* EXCERPT PROVIDED
FFmpeg 8
This release adds support for FFmpeg 8.
RVMedia now supports FFmpeg versions 1 through 8.
The RVMedia installation now includes an FFmpeg 8.1.1 build for Windows 64-bit with Whisper support (see below). This build is compatible with the LGPL license.
Options that require the GPL license have been removed, since they can only be used in open-source applications.
Speech to text: Overview
Whisper: AI speech recognition
Whisper is an free open-source speech recognition and transcription AI model developed by OpenAI. It is designed to convert spoken language into text.
RVMedia can use a Whisper version integrated in FFmpeg 8+.
The Whisper code is included in FFmpeg. However, a model file is also required.
Speech-to-text conversion is performed entirely on the user's computer and does not require any online services or API keys. All that is needed is a speech recognition model file.
The RVMedia installation includes the smallest available English-only model. While it is not very suitable for real-world use, it allows you to test speech recognition functionality and can run even on relatively low-end computers.
Additional models can be downloaded here:
https://huggingface.co/ggerganov/whisper.cpp/tree/main.

* STORED DATA

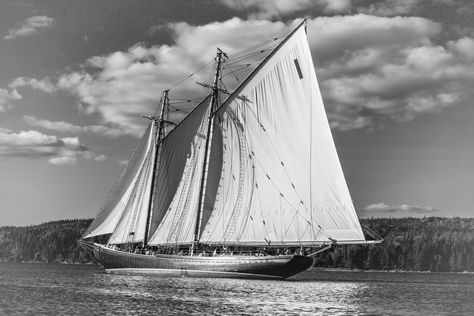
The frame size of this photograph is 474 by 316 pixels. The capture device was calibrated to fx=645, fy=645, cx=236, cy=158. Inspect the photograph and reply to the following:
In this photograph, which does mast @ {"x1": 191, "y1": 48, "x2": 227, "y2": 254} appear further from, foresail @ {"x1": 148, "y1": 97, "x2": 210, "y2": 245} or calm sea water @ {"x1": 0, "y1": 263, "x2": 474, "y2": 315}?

* PROMPT 1
According to the RVMedia release notes, which FFmpeg versions does RVMedia now support?
* PROMPT 2
Pick up the RVMedia release notes on FFmpeg 8 and Whisper at the point where the text ends.
The data shown with this text was taken from a different source.

* RESULT 1
Versions 1 through 8.

* RESULT 2
Larger model files provide better recognition accuracy, but they also require more powerful hardware. Ideally, the user should have a modern high-performance GPU. However, even without a GPU, the smaller models can be used on the CPU.
The available model files are divided into:
- English-only models (their filenames contain "en"),
- multilingual models, which support many languages.
Voice Activity Detection (Optional)
In addition to the main models that perform speech recognition, FFmpeg can optionally use VAD (Voice Activity Detection) AI models.
These models detect when speech starts and ends in the audio stream, allowing the main recognition model to run only when necessary. This provides two important benefits:
- more efficient use of CPU/GPU resources;
- reduced risk of recognizing noise as speech (so-called hallucinations of the speech recognition model). Unfortunately, Whisper is prone to this problem, especially when using multilingual models.
The drawback of this approach is that it requires significantly more audio to be buffered before recognition can begin. As a result, recognized text becomes available with greater latency.